### Предоставленный отрывок:
=-=-=

«Наши ученики — не дети из гетто»

02.10.2017 18:50 0

«Наши ученики —  не дети из гетто»

До того как принять сан, протоиерей Алексей Уминский 10 лет был учителем французского в школе, а начав служить в церкви, работал директором православной Свято-Владимирской гимназии и до сих пор остается ее духовником. Специально для T&P журналист Этери Чаландзия поговорила с ним о том, чем христианская педагогика отличается от светской, зачем нужно сексуальное воспитание и почему важно учить детей задавать неудобные вопросы.

В 12–13 лет у ребенка начинаются настоящие большие конфликты, в первую очередь с самим собой. Подростки меняются телесно, у них появляются прыщи, они смотрят на себя в зеркало, и им не нравится то, что они видят, они начинают себя стесняться, потом над ними кто-то посмеялся, вдобавок они еще и не догоняют по каким-то предметам в школе, начинают получать двойки-тройки, и, как снежный ком, ничего не выходит, все валится из рук. Ребенок начинает задыхаться под грузом конфликтов.

Например, подросток из христианской семьи. Его и родители, и школа учили, что надо делать, какие молитвы читать утром, какие вечером, как надо исповедоваться, как поститься. Он начинает молиться Богу, а в ответ — ничего! Бог его «не слышит». А ведь взрослые как его учили: «Если будешь молиться, Бог тебя всегда услышит и поможет, ты только молись, и у тебя все будет хорошо!» Но они не сказали ребенку, что у них самих так не всегда получается, что это так не работает. Так ребенок сталкивается с настоящей проблемой веры в подростковом возрасте.

Несомненно, кризисы существуют и они неизбежны. А у подростка они еще масштабнее, поскольку под вопрос ставится вообще все: восприятие мира, себя, окружения, семьи. Все вещи, которые ему преподавались как истина в последней инстанции, начинают проходить через эти жернова сомнений. Это очень серьезный слом, и человек без веры оказывается трагически не готов к тишине, к молчанию, к темноте и пустоте.

Возможно, настало время христианским педагогам, психологам и Церкви подумать о том, как все-таки говорить с детьми о вопросах пола. У нас все так уверены, что сексуальное воспитание на Западе развращает детей, а собственных вариантов и альтернатив у нас вообще нет.

=-=-=

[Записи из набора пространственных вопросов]

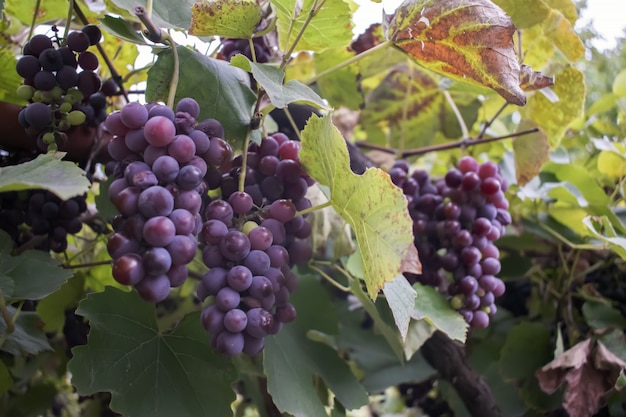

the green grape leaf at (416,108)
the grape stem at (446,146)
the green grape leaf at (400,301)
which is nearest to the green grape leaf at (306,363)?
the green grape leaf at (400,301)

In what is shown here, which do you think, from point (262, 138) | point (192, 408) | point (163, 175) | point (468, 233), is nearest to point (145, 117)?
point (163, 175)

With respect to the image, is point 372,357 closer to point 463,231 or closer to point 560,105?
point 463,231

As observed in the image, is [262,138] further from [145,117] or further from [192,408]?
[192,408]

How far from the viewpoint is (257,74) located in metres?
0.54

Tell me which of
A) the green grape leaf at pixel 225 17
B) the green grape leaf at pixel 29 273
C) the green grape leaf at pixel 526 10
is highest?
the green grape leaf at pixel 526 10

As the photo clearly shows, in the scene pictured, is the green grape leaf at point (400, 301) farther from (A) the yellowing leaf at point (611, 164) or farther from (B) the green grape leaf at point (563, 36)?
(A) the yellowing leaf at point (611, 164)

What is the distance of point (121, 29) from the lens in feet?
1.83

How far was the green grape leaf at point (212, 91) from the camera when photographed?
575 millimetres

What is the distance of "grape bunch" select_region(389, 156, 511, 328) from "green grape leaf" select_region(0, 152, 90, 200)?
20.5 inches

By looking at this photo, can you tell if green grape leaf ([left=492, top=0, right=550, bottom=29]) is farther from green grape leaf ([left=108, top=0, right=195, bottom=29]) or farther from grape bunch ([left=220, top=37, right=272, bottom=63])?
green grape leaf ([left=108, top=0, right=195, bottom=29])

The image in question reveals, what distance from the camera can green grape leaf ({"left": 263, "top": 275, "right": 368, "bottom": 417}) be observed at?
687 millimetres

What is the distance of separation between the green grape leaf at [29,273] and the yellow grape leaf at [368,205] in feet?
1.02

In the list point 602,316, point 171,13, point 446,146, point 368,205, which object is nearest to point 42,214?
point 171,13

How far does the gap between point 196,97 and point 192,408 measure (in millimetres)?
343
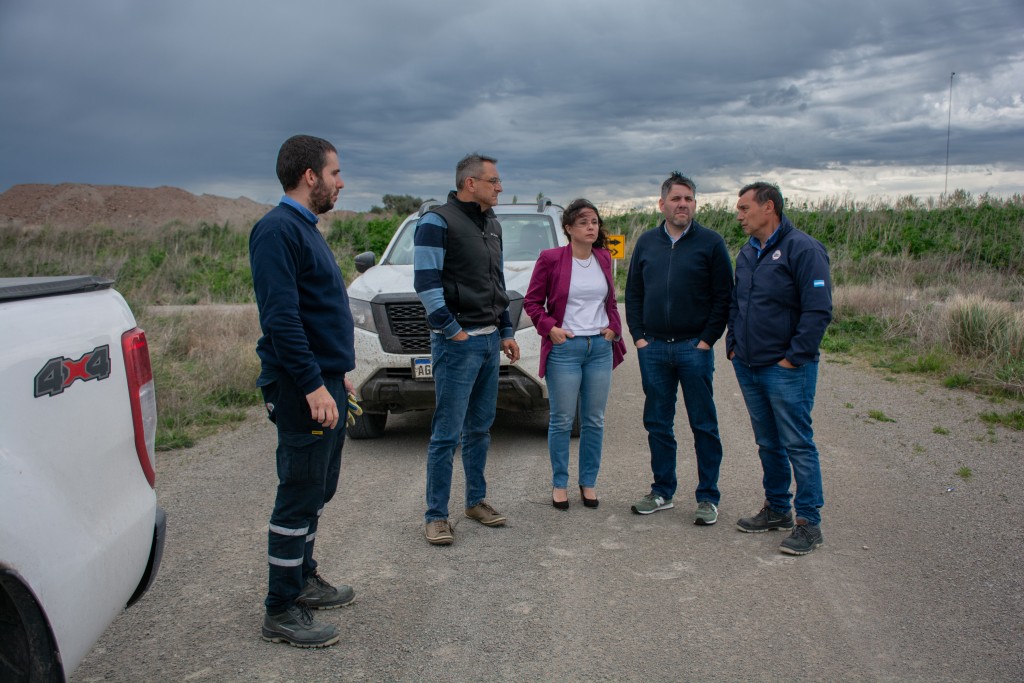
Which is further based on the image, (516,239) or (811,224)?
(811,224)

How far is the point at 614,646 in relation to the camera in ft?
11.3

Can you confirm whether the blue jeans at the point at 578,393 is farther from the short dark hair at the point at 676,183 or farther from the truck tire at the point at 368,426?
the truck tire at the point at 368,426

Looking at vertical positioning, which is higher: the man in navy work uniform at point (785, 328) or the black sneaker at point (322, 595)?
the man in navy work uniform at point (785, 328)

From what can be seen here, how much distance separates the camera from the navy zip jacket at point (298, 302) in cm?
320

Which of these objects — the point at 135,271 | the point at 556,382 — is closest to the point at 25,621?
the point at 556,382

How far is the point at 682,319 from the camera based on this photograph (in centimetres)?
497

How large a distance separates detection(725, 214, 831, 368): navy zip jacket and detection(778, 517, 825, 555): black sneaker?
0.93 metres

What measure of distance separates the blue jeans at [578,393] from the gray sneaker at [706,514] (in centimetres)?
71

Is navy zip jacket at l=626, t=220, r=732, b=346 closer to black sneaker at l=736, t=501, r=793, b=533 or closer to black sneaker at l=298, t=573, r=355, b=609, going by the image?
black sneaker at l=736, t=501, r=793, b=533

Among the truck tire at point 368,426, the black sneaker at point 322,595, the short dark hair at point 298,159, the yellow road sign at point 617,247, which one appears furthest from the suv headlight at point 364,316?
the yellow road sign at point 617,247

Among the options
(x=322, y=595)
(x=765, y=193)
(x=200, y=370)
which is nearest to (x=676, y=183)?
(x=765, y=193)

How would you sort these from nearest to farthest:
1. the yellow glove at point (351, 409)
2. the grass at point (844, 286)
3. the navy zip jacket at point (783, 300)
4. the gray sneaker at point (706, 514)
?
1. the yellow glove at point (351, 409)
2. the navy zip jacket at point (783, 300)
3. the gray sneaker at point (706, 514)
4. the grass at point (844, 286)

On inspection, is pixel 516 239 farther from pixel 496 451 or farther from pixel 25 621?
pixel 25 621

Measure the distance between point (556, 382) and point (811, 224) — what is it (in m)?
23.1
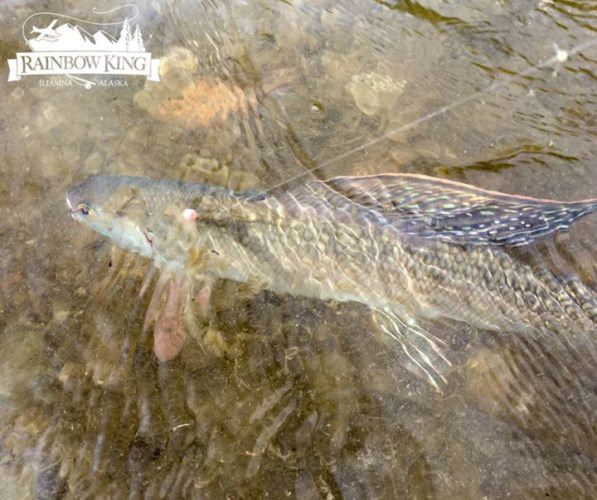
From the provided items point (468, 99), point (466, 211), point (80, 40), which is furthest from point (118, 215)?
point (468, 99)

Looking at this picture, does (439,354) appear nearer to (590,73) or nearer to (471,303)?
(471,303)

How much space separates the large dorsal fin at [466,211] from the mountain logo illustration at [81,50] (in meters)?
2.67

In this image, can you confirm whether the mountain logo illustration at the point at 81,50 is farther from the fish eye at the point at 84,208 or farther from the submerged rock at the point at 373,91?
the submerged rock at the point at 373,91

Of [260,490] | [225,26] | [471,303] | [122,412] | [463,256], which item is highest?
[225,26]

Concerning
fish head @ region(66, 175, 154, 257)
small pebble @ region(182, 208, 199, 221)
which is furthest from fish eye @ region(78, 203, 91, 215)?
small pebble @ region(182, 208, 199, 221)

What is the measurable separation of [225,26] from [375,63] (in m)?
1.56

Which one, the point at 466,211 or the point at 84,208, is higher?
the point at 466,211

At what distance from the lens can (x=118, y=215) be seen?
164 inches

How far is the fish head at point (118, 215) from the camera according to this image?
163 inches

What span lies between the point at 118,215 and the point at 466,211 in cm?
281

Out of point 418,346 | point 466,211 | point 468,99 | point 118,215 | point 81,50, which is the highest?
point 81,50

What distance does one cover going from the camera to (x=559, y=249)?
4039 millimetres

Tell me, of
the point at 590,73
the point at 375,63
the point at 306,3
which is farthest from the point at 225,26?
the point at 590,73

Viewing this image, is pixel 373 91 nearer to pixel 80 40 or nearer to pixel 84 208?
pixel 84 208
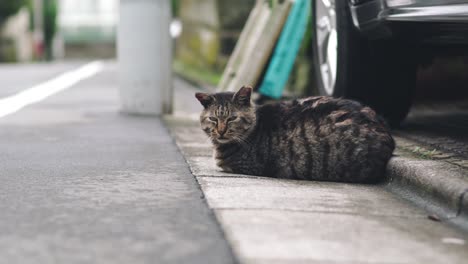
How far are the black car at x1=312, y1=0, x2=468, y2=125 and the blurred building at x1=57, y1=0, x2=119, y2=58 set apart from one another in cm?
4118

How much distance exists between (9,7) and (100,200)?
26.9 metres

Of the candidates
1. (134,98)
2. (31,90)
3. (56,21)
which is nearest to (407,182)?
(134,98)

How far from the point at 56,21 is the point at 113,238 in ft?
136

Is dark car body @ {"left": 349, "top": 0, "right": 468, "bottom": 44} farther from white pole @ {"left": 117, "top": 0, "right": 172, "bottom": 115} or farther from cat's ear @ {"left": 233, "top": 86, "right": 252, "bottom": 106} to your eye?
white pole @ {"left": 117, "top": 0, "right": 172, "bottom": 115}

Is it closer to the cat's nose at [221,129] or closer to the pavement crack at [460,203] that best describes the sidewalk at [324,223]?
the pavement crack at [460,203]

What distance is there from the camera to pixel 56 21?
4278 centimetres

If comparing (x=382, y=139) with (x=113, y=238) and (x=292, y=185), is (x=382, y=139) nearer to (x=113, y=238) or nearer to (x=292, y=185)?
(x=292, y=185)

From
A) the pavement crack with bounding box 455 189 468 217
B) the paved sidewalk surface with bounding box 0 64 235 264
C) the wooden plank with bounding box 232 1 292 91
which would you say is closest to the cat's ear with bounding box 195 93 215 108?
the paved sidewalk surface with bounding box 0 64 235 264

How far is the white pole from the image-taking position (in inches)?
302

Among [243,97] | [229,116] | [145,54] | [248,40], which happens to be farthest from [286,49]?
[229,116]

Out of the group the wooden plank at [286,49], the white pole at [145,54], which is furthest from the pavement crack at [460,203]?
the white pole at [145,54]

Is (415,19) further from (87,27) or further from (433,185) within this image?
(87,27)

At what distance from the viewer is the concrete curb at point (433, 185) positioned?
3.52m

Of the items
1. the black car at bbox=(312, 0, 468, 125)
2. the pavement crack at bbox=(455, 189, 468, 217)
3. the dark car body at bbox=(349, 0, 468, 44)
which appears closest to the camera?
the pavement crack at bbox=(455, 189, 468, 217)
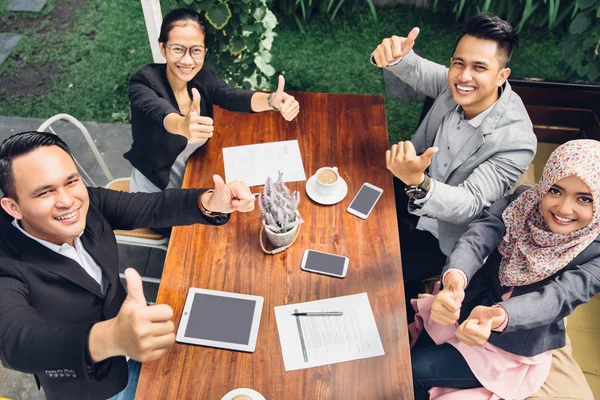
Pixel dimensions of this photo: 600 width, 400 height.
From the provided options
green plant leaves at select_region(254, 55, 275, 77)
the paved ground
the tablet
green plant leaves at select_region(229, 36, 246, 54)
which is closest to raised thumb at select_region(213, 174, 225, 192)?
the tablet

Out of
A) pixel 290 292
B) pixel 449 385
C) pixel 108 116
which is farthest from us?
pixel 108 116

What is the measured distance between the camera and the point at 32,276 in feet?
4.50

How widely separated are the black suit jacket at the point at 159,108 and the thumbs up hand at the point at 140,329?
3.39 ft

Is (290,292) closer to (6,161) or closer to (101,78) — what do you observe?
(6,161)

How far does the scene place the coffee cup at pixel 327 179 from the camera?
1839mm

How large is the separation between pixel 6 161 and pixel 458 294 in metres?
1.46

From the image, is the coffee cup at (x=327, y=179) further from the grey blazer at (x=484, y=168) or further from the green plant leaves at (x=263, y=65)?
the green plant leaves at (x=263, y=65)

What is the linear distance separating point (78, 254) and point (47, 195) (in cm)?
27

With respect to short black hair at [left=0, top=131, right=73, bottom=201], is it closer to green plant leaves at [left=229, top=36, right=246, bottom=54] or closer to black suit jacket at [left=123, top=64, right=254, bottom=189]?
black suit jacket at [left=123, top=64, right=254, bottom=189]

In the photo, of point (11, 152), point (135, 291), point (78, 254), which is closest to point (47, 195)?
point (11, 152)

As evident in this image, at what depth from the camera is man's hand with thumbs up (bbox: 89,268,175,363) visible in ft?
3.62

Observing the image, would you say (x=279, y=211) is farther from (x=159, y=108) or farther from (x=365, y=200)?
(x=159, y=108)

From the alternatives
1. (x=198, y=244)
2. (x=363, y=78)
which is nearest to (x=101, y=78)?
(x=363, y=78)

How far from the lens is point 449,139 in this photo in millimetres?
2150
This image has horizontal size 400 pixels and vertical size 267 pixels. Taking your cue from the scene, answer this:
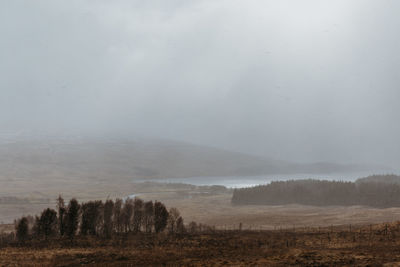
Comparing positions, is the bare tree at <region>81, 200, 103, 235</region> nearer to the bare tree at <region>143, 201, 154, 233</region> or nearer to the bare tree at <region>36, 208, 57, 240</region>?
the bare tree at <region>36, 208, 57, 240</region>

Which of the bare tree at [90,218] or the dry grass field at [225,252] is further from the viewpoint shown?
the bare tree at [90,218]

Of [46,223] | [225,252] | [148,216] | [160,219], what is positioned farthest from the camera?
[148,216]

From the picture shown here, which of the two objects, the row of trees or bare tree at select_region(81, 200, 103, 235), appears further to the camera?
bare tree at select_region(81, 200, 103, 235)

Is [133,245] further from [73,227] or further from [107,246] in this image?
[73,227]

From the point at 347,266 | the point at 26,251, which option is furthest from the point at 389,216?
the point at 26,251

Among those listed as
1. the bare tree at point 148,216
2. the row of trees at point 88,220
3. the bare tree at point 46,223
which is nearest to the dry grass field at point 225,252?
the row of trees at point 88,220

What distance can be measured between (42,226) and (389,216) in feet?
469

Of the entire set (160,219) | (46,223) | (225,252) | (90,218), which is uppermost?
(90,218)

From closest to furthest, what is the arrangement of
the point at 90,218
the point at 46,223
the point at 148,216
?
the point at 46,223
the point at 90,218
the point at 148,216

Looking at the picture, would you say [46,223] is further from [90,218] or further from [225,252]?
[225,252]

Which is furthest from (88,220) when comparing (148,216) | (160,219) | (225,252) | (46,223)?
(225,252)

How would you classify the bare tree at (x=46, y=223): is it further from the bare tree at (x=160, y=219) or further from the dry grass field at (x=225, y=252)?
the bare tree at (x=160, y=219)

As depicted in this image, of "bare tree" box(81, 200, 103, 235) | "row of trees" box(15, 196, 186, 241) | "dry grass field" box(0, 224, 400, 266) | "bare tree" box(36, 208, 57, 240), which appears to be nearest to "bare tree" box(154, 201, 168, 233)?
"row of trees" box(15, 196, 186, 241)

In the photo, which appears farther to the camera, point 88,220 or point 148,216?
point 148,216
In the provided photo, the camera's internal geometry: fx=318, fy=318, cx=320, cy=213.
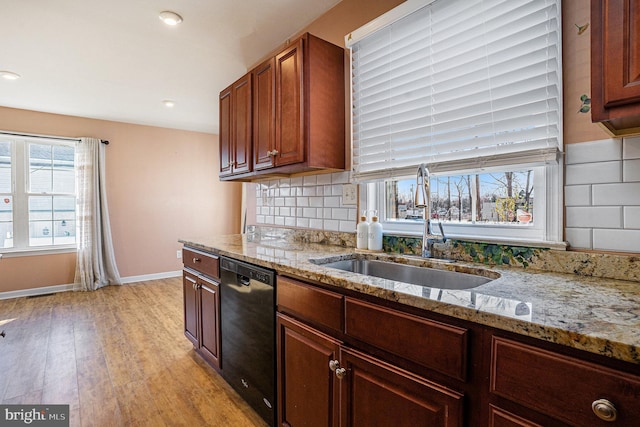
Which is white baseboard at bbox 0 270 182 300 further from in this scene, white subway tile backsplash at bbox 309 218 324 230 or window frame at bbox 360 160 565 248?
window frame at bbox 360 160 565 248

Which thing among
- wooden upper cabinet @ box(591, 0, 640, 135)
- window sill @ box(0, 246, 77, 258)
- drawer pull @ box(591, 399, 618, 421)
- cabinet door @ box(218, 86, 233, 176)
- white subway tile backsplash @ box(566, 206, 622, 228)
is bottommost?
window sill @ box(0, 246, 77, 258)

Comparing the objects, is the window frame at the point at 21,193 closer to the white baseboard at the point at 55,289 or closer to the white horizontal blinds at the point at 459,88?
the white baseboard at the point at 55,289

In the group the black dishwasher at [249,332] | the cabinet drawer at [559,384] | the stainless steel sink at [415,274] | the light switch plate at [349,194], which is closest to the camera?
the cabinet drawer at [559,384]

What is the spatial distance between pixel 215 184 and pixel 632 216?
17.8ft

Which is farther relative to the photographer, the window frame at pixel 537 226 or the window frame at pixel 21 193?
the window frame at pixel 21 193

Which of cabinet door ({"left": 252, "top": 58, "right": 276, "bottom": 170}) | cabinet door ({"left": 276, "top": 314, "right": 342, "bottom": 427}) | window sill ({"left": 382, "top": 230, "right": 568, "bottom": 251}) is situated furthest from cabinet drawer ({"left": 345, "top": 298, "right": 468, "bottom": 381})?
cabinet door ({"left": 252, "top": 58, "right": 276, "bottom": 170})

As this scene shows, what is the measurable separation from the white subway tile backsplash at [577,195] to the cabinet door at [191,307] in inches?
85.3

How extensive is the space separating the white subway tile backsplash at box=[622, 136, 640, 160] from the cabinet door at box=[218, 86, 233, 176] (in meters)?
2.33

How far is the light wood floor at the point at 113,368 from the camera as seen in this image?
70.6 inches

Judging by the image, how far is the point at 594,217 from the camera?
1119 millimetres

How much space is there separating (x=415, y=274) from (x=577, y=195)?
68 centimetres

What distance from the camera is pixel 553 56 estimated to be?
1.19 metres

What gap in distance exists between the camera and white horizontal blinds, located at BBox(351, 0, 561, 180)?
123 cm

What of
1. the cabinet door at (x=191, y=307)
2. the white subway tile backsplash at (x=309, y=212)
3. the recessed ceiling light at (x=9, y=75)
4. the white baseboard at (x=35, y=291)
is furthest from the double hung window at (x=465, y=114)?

=-=-=

### Что сделать:
1. Соберите из записей все строки со словом «short» и перепишите их.
2. Продолжите текст о христианском воспитании подростков, начав сразу после его последнего предложения.

### Список ответов:
1.
Can you confirm whether the blue jeans at the point at 578,393 is farther from the short dark hair at the point at 676,183 or farther from the truck tire at the point at 368,426?
Among the truck tire at point 368,426, the black sneaker at point 322,595, the short dark hair at point 298,159, the yellow road sign at point 617,247, which one appears furthest from the suv headlight at point 364,316?
With respect to short black hair at [left=0, top=131, right=73, bottom=201], is it closer to green plant leaves at [left=229, top=36, right=246, bottom=54] or closer to black suit jacket at [left=123, top=64, right=254, bottom=189]?

2.
Я как-то выступал с педагогической лекцией на одном собрании перед родителями и преподавателями воскресных школ в Прибалтике. Там много детей из христианских семей учатся в школах Евросоюза. А у них сексуальное воспитание является обязательным предметом учебной программы. Родители в ужасе: «Как же нам быть? Как нам спасти детей от этого всего? Как нам не пускать их на эти ужасные уроки? Вот, они в Голландии вообще фаллоимитаторы на уроках показывают». Я их спрашиваю: «Хорошо, а вы сами помните, где и как вы получили свое сексуальное образование и воспитание?» Они с пылом отвечают: «Что вы, что вы, как можно! Мы же выросли в Советском Союзе, у нас ничего такого не было!» Не было, говорите? А я вам расскажу, что было на самом деле. В школьном туалете, в подворотне, в пионерском лагере вы узнавали о себе, о поле, о мальчиках и девочках и о физиологии человека. В такой форме, таких выражениях, образах и картинках, что любая Голландия с ее фаллоимитаторами покажется игрушкой. А сегодня дети получают все это через интернет, и мы имеем дело с вообще не контролируемой средой.

Можно сколько угодно делать вид, что это все антихристианское и нецерковное, что мы должны воспитывать в детях исключительно целомудрие, но это совсем не выход. И что вообще такое целомудрие? Как его воспитывать? Все запрещать? Или все-таки детям надо что-то знать о себе и своем теле, об отношениях, которые ждут их в будущем, об опасностях, которые могут окружать подростка в этом мире? Как тут отмалчиваться? Но традиционно это не артикулируемая проблема. Я сам только-только начинаю разговаривать об этом в публичном пространстве, и у меня нет ответов на большинство вопросов, я сам не знаю, как тут подступиться. Но совершенно очевидно, что здесь надо что-то менять и пересматривать, а мы и тут традиционно идем с большим опозданием. Наш завороженный взгляд в прошлое не дает нам возможности смотреть в настоящее и уж тем более в будущее.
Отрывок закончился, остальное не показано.